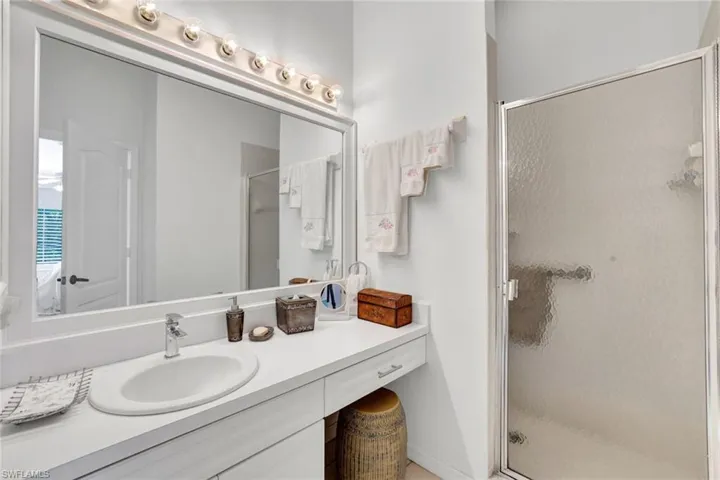 Bathroom featuring vanity and an enclosed shower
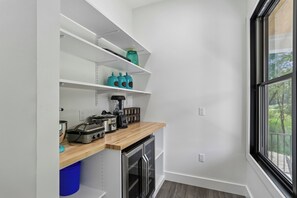A compact kitchenette with a built-in oven, a coffee maker, and storage shelves. - Experience luxury at Summit and Shore, a 5-bedroom retreat in beautiful Swanton, MD. (Swanton)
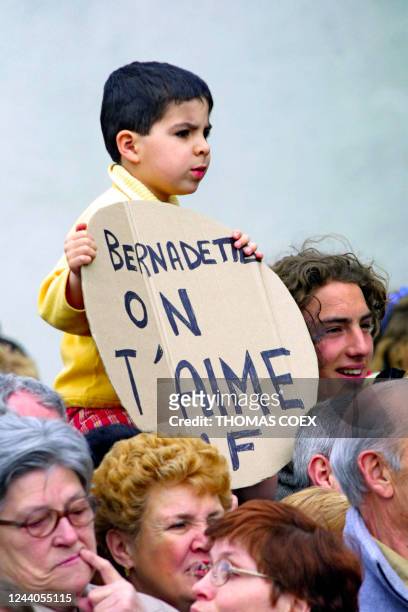 Un jeune garçon tient une pancarte avec l'inscription "Bernadette on t'aime", le 14 avril 2001, devant la mairie de Meulan, où le président de la...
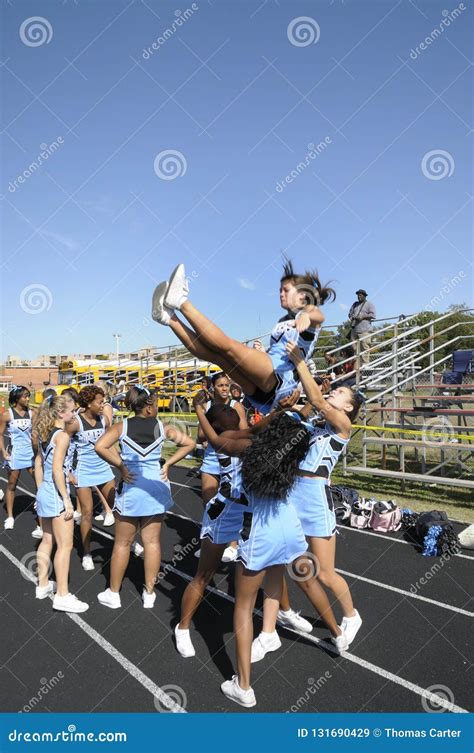 Cheerleaders Perform At A Football Game In Greenbelt Maryland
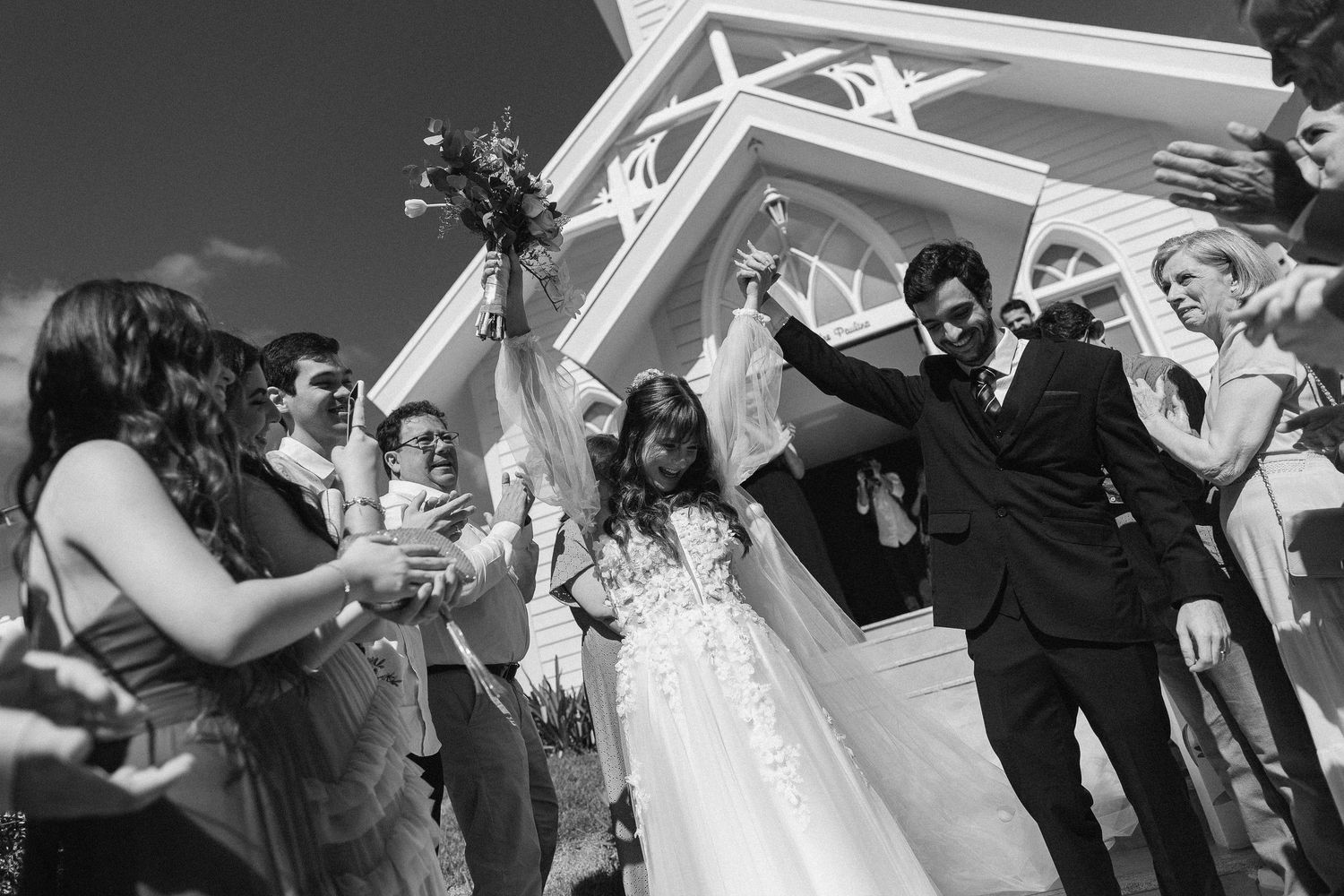 Wedding party celebrating under a white pergola structure with hands raised in joy.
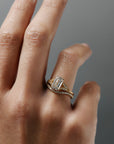 Cora split-shank milgrain emerald cut diamond solitaire paired with the Pernelle curved French pave diamond wedding band on a woman's finger.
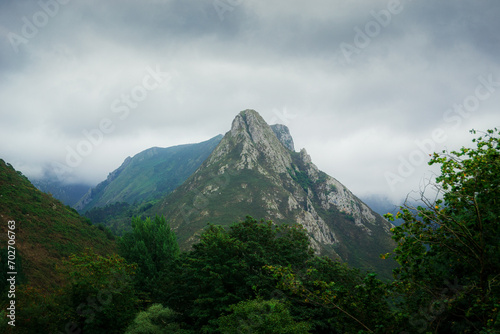 Stunning landscape of Asturias  Spain with green mountains against a cloudy sky
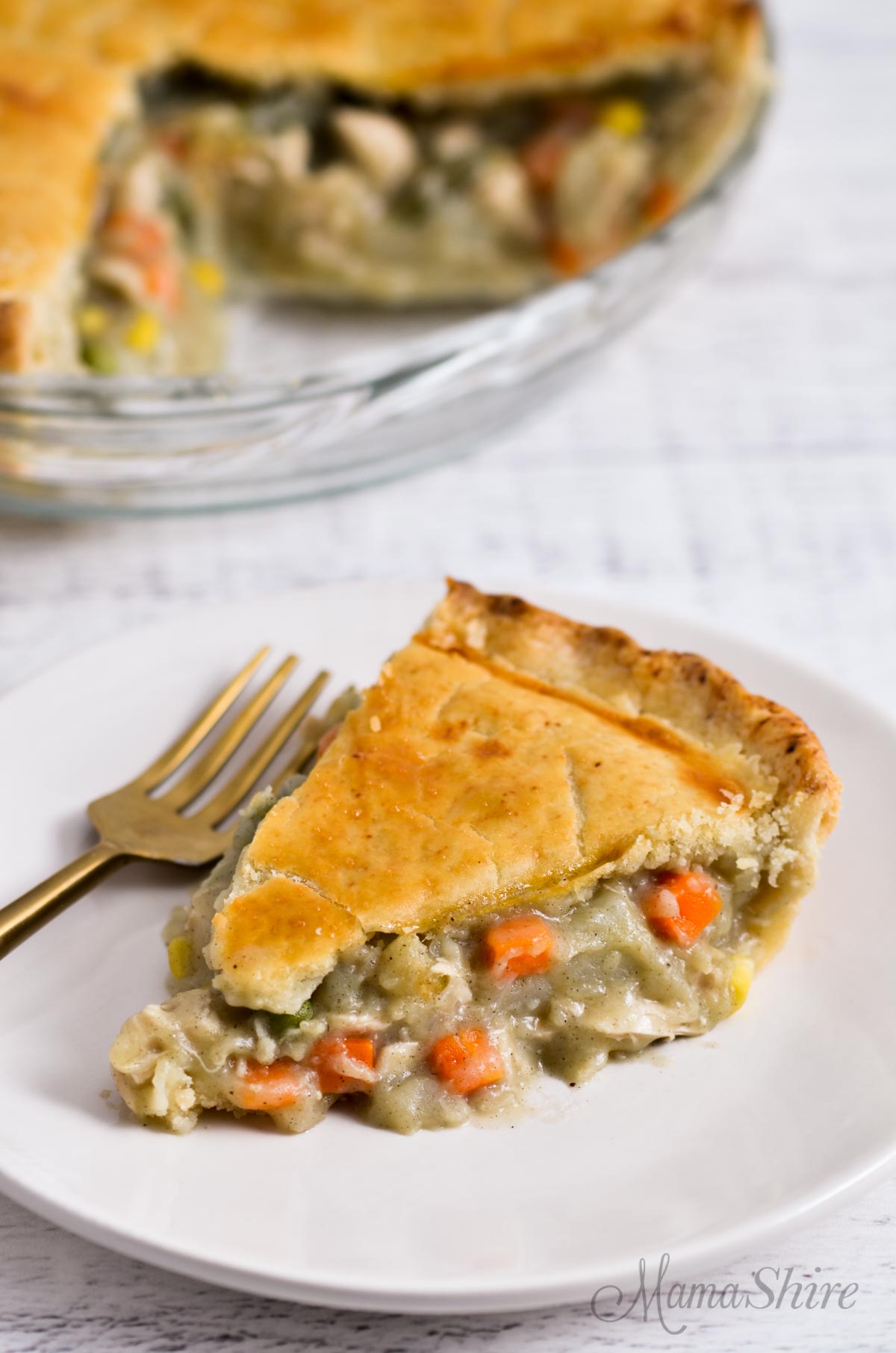 A slice of chicken pot pie on a plate with the rest of the pie in the background.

● ● ● ● ●

Your instructions = Could you give all the records again, exactly, minus the pictures?

Task response =
 Bathroom featuring vanity and an enclosed shower
A compact kitchenette with a built-in oven, a coffee maker, and storage shelves. - Experience luxury at Summit and Shore, a 5-bedroom retreat in beautiful Swanton, MD. (Swanton)
 Un jeune garçon tient une pancarte avec l'inscription "Bernadette on t'aime", le 14 avril 2001, devant la mairie de Meulan, où le président de la...
 Cheerleaders Perform At A Football Game In Greenbelt Maryland
 Wedding party celebrating under a white pergola structure with hands raised in joy.
 Cora split-shank milgrain emerald cut diamond solitaire paired with the Pernelle curved French pave diamond wedding band on a woman's finger.
 Stunning landscape of Asturias  Spain with green mountains against a cloudy sky
 A slice of chicken pot pie on a plate with the rest of the pie in the background.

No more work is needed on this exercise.